Task directions:
Your task is to copy the stretch of lines in the records below that begins with the line containing "YADIRA for president Ornament (Round)" and ends with the line containing "Songs from the", exactly as written, with nothing added.

Entries shown:
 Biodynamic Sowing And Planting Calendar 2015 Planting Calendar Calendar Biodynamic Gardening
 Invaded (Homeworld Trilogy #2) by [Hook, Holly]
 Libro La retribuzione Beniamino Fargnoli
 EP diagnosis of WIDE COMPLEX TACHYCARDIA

==

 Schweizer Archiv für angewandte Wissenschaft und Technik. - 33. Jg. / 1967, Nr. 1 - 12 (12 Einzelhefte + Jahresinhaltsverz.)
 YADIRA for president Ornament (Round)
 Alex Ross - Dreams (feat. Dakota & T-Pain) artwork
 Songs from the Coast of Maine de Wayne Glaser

Worked solution:
 YADIRA for president Ornament (Round)
 Alex Ross - Dreams (feat. Dakota & T-Pain) artwork
 Songs from the Coast of Maine de Wayne Glaser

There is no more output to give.